— start of RECORDS —

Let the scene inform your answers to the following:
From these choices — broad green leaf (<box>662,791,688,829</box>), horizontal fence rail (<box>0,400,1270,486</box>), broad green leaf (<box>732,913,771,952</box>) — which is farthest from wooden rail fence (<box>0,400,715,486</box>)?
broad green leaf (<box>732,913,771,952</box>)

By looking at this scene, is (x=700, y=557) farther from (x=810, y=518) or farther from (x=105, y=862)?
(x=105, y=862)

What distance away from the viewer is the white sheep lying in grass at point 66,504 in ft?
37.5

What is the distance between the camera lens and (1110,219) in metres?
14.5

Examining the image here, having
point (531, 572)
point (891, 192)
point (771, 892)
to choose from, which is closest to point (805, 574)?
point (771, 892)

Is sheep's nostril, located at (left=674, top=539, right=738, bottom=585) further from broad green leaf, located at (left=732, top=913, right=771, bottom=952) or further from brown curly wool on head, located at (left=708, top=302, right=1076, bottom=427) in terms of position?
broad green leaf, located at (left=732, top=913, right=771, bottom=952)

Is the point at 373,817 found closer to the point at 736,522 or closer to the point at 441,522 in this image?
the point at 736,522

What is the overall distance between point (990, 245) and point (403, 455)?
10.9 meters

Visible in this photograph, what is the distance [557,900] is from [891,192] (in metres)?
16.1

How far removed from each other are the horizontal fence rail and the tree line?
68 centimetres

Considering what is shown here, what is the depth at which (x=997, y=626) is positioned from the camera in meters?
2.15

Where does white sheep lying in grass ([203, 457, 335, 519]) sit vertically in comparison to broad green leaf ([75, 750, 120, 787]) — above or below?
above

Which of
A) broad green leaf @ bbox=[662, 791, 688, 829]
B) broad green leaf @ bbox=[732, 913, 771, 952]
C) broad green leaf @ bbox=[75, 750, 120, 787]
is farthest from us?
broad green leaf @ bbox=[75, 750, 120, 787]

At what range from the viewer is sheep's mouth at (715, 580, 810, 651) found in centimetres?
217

— end of RECORDS —

*PROMPT*
Lay out every line of the records above as a JSON list of strings, one string per line, leaving out the blank lines.

*FINISHED TASK*
[
  "Let the scene inform your answers to the following:",
  "From these choices — broad green leaf (<box>662,791,688,829</box>), horizontal fence rail (<box>0,400,1270,486</box>), broad green leaf (<box>732,913,771,952</box>) — which is farthest from wooden rail fence (<box>0,400,715,486</box>)?",
  "broad green leaf (<box>732,913,771,952</box>)",
  "By looking at this scene, is (x=700, y=557) farther from (x=810, y=518) or farther from (x=105, y=862)?",
  "(x=105, y=862)",
  "What distance away from the viewer is the white sheep lying in grass at point 66,504 in ft?",
  "37.5",
  "What is the distance between the camera lens and (1110,219) in metres?",
  "14.5",
  "Examining the image here, having",
  "point (531, 572)",
  "point (891, 192)",
  "point (771, 892)",
  "to choose from, which is closest to point (805, 574)?",
  "point (771, 892)",
  "Is sheep's nostril, located at (left=674, top=539, right=738, bottom=585) further from broad green leaf, located at (left=732, top=913, right=771, bottom=952) or further from brown curly wool on head, located at (left=708, top=302, right=1076, bottom=427) in terms of position?",
  "broad green leaf, located at (left=732, top=913, right=771, bottom=952)",
  "Is the point at 373,817 found closer to the point at 736,522 or closer to the point at 441,522 in this image?",
  "the point at 736,522",
  "What is the overall distance between point (990, 245) and point (403, 455)?",
  "10.9 meters",
  "Visible in this photograph, what is the distance [557,900] is from [891,192] (in metres)?",
  "16.1",
  "How far removed from each other are the horizontal fence rail and the tree line?",
  "68 centimetres",
  "Considering what is shown here, what is the depth at which (x=997, y=626) is positioned from the camera in meters?",
  "2.15",
  "Where does white sheep lying in grass ([203, 457, 335, 519]) sit vertically in comparison to broad green leaf ([75, 750, 120, 787]) — above or below?",
  "above",
  "Which of",
  "A) broad green leaf @ bbox=[662, 791, 688, 829]",
  "B) broad green leaf @ bbox=[732, 913, 771, 952]",
  "C) broad green leaf @ bbox=[75, 750, 120, 787]",
  "is farthest from us?",
  "broad green leaf @ bbox=[75, 750, 120, 787]",
  "At what range from the viewer is sheep's mouth at (715, 580, 810, 651) found in centimetres?",
  "217"
]